Even when he was among us in the physical, it was evident that we were ill-equipped in some ways to meet the current challenges for both civil rights and educational justice. Now that he has risen as one of our ancestors, I always hope we can grab those lessons and apply them to our current context.
A few hours ago, my wife asked, pointedly, “Why don’t we hear more about him in our schools?” It’s a great question. People like me who’ve elevated his messages of mathematics as a key to 21st-century citizenship will have influenced thousands of people across the country (and the world?) to take up the mantle. Unfortunately, the educational zeitgeist generally fears authentic conversations about equity, even before local and state governments took on so-called “critical race theory” laws. Teaching the concentrated truth as a way forward has rarely been the objective of American educational institutions, especially in our math classrooms where decontextualized axioms still reign supreme over deep, contextual problem-solving.
The mere mention of alternative math histories seems to bring out the anxious conservative out of both-sides faux-moderates.

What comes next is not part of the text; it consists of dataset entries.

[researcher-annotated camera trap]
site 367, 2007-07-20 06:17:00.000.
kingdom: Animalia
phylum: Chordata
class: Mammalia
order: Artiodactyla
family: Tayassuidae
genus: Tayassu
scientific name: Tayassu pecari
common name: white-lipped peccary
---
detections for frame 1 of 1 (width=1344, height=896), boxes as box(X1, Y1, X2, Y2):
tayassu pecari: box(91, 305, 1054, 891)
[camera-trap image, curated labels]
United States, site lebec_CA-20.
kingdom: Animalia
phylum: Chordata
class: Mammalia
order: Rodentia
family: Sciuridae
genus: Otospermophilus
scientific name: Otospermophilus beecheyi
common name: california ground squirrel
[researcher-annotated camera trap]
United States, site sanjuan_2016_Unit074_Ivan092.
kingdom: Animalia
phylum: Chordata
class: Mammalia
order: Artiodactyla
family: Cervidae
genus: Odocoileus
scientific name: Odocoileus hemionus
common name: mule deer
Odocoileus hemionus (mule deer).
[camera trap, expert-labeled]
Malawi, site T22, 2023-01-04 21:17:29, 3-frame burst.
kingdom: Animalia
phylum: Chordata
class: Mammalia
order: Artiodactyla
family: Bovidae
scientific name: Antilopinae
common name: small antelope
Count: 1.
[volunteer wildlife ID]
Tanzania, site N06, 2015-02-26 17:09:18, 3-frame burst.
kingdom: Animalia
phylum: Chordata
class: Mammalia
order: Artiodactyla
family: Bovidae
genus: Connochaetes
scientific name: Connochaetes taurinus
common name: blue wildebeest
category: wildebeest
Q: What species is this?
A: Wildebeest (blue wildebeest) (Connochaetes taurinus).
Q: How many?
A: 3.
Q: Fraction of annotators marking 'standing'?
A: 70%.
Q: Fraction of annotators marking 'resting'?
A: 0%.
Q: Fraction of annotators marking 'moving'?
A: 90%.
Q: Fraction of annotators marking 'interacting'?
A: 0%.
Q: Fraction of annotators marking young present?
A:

Imagine telling the narrative of a Black kid from the projects who attended one of New York’s lauded institutions only to leave his teaching job to organize Black voters in Mississippi to students of similar circumstance. That’s misaligned with the centuries-long story of the American Dream. Telling children that they can actually do something with their education besides leave the hood doesn’t align with the saviorism that continues to pervade among inner-city Black and brown schools. There have been few instances in my lifetime when someone in the education space would mention his work in both civil rights and math education with equal clarity and intensity.
As if saving us from our squalor mattered more than deconstructing why that squalor exists, especially and disproportionately for Black children.